VAN NEVEL e DEMEYER (1988) e JENKINS (1993) sugerem que a influência deletérica dos lipídios sobre os microrganismos ruminais, afetando a fermentação ruminal, é dependente do grau de insaturação, da presença de grupos carboxílicos livres, da capacidade em formar sais insolúveis, da propriedade de associação com superfícies alimentares ou microbianas e da quantidade ingerida por dia.
WEISBJERG e BØRST (1989) demonstraram “in vitro” que os ácidos graxos de cadeia média e os polinsaturados foram efetivos na alteração da fermentação ruminal. Os efeitos adversos estão relacionados com o grau de insaturação que tornam mais reativos os ácidos graxos. Estes ácidos, ao se incorporarem nas membranas biológicas microbianas que são de natureza hidrofóbica e anfifílica, podem ser citotóxicos, por interferirem no processo de geração de ATP pela membrana (LUVISETTO et al., 1987).

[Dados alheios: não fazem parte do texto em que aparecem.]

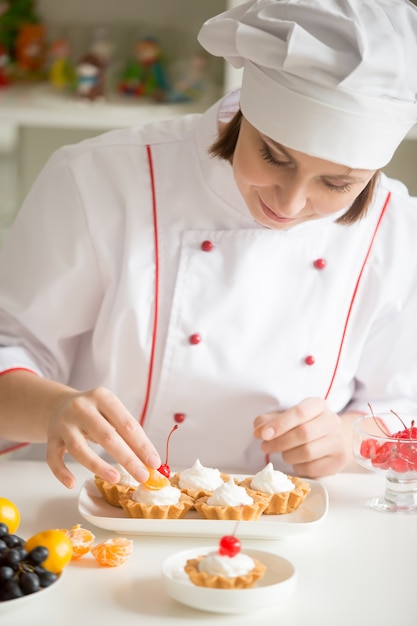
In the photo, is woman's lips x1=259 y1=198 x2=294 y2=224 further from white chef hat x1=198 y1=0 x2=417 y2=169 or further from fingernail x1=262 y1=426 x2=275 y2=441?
fingernail x1=262 y1=426 x2=275 y2=441

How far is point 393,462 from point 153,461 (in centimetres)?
33

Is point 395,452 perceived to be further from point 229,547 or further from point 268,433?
point 229,547

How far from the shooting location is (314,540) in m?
1.20

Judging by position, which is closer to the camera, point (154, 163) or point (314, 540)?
point (314, 540)

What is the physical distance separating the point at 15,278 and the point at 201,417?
1.21 ft

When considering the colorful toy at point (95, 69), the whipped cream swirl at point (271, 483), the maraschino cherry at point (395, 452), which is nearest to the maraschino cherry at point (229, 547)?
the whipped cream swirl at point (271, 483)

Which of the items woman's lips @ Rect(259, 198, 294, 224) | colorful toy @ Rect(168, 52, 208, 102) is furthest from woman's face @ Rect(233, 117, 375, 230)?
colorful toy @ Rect(168, 52, 208, 102)

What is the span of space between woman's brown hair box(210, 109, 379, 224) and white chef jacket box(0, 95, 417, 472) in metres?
0.03


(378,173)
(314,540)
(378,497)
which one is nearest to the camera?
(314,540)

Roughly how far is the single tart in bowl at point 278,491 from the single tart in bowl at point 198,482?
0.16 feet

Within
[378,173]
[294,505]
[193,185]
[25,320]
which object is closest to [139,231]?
[193,185]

Outra proposta é que esses ácidos graxos podem afetar a fluidez, a expansibilidade, o ponto de fusão e a dispersão de proteínas importantes no funcionamento das membranas (GRUBER e LOW, 1988).
A teoria do englobamento das partículas alimentares por uma película lipídica considera que a acessibilidade e a adesão microbiana são sensivelmente afetadas, o que, portanto, explicaria a alteração nos processos fermentativos ruminais (JENKINS, 1993). A interferência sobre o acesso das enzimas fibrolíticas ao seu substrato específico é também relatada como importante na redução da degradação da parede celular vegetal no rúmen (JENKINS, 1993).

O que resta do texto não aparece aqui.